Just a few years back, who would have thought that the biggest taxi company in the world would own no cars but a software platform to connect its two million contractors with customers? Or that nurses would have to develop digital skills to provide care? And that even high order cognitive jobs such as writers and journalists would be replaced by intelligent machines? Things are changing so fast, it’s difficult to predict what the future of work will look like in the years ahead, but one thing is certain, the talent landscape – the who, where, and how work is done – will never be the same.
Yet many organisations continue to recruit and develop their talent as they always have. They may talk about ‘instilling a talent mindset’, and how HR practices can be used to recruit skills for the future but their definition of talent has not evolved to reflect the needs and complexities of the future of work.
But this is about to change. There is an acute global skills shortage lurking on the horizon and it will leave many companies unable to fill their positions unless they broaden their definition of talent.
We are transitioning into a white-collar workforce as the services industries continue to expand and with the rapid growth in automation, robotics and digitisation there is an increased need for highly skilled staff at all levels. And this is exactly where skills shortages will hit APAC the hardest. A new Korn Kerry study, The Global Talent Crunch, forecasts that in two years organisations in APAC will be facing deficit of 12.3 million skilled workers and by 2030 the shortages will have reached 47 million. In this scenario, organisations will struggle to find the people they need if they continue to resort to the same talent pools they always have. It’s time to look at talent with new lenses.

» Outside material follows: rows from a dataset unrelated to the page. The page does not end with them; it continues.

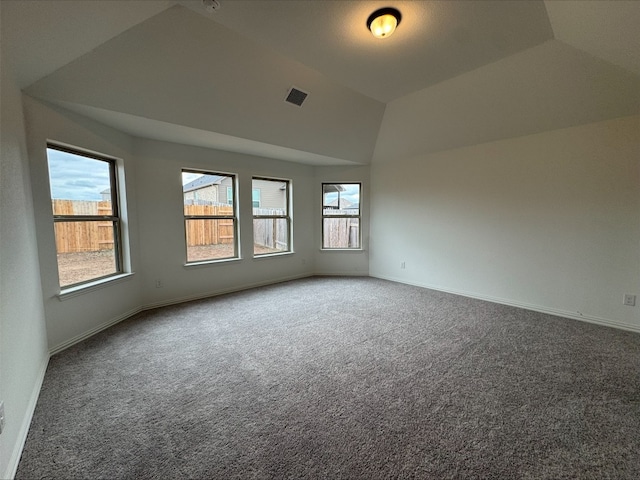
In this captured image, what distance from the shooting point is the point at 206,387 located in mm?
1970

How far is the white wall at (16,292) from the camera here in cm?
138

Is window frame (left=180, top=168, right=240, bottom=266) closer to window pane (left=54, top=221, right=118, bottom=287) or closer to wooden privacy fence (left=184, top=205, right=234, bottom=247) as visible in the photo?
wooden privacy fence (left=184, top=205, right=234, bottom=247)

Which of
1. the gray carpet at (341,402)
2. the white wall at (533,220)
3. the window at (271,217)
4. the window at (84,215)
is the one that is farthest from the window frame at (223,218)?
the white wall at (533,220)

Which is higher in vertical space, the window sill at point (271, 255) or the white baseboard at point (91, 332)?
the window sill at point (271, 255)

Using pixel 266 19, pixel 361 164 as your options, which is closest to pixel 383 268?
pixel 361 164

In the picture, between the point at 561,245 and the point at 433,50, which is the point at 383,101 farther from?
the point at 561,245

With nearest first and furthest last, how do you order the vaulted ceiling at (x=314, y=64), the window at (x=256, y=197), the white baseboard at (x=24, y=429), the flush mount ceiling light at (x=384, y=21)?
1. the white baseboard at (x=24, y=429)
2. the vaulted ceiling at (x=314, y=64)
3. the flush mount ceiling light at (x=384, y=21)
4. the window at (x=256, y=197)

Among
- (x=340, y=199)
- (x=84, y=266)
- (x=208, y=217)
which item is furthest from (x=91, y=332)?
(x=340, y=199)

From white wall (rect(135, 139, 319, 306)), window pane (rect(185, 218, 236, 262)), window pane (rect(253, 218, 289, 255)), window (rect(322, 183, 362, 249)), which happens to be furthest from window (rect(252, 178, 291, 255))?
window (rect(322, 183, 362, 249))

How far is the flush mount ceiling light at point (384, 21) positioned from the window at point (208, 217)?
9.94 feet

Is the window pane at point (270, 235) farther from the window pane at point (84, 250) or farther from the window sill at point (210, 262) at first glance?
the window pane at point (84, 250)

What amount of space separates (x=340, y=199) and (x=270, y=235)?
1663 mm

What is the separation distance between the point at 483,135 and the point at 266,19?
3.23 m

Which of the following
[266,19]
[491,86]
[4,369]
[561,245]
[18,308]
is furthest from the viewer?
[561,245]
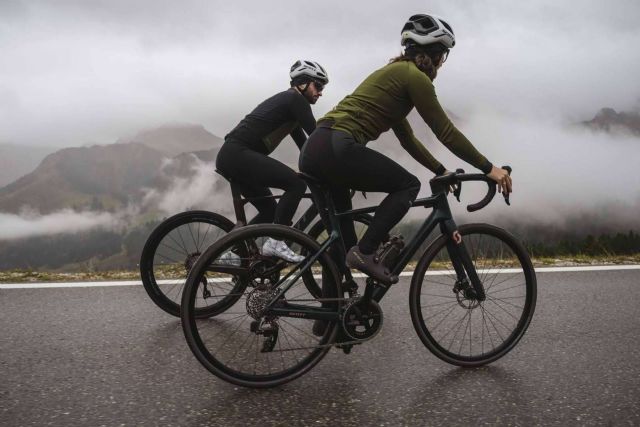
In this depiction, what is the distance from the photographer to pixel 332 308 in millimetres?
3443

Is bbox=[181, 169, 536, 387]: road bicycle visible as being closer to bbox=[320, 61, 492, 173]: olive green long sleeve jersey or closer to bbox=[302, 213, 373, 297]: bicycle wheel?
bbox=[302, 213, 373, 297]: bicycle wheel

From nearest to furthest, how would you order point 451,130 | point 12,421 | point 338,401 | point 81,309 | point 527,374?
point 12,421, point 338,401, point 451,130, point 527,374, point 81,309

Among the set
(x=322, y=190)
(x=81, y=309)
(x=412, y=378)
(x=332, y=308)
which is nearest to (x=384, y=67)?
(x=322, y=190)

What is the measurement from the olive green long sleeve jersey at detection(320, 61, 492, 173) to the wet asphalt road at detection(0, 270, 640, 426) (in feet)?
4.10

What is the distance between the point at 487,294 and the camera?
154 inches

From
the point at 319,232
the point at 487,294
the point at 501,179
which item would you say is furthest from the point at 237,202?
the point at 501,179

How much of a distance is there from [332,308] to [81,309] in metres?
2.66

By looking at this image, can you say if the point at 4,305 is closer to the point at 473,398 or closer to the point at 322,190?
the point at 322,190

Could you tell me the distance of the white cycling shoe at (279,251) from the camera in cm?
338

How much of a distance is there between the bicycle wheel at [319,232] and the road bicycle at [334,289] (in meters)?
0.05

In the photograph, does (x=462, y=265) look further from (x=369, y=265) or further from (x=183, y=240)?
(x=183, y=240)

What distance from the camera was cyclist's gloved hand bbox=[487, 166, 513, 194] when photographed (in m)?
3.30

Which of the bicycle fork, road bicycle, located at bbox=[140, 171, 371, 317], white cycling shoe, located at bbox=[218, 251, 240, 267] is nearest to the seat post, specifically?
road bicycle, located at bbox=[140, 171, 371, 317]

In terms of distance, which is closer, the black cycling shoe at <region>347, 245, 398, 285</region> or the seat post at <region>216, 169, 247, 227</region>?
the black cycling shoe at <region>347, 245, 398, 285</region>
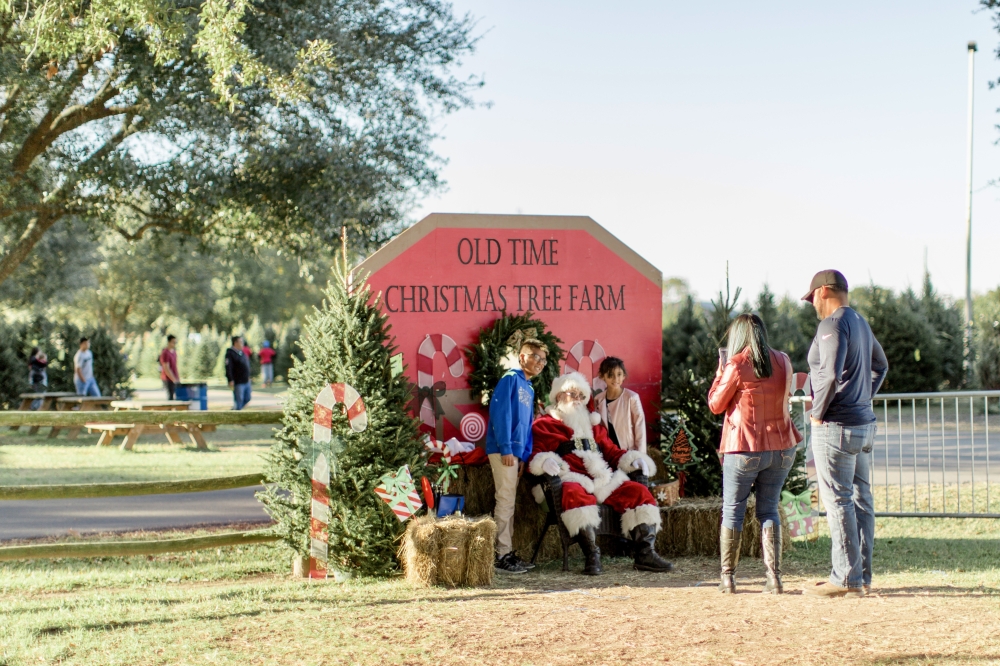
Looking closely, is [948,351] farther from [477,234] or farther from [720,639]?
[720,639]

The word talent can mean different things to different people. Recruiters may use the term to refer to the type of candidates they want to hire, put simply, “a good candidate”. HR leaders on the other hand, may label the company’s whole workforce as talent. In most cases, however, the term talent is used to tag ‘top talent’- employees identified as having a special ability or potential. These chosen few are traditionally people that have been assessed and placed in the top right quadrant of the nine-box grid or fit certain success profiles.
This definition of talent is problematic because technology continues to redefine jobs and create positions that didn’t exist. In an evolving world, new jobs will often require skills that have not been hired before. The ‘top talent’ of today may not have the capabilities needed for tomorrow and may not display the same level of performance in future situations. The problem is compounded by the fact that this narrow definition focuses primarily on people who are already doing their current job very well and are ready to move up the leader. It ignores employees with the potential to do those jobs if given the chance and are developed in the right way. When these employees with latent potential are not nurtured, they end up leaving the organisation. With the imminent threat of the talent crunch you cannot afford to lose this talent.
Talent is the people that you need
A more contemporary definition of talent focuses on the type of talent required for the business to meet client needs both now and in the future. And it takes a more long-term, strategic view of talent management. It requires companies to understand where their market is heading, how clients are changing and what skills and roles will be needed to operate in this environment and achieve the company’s goals.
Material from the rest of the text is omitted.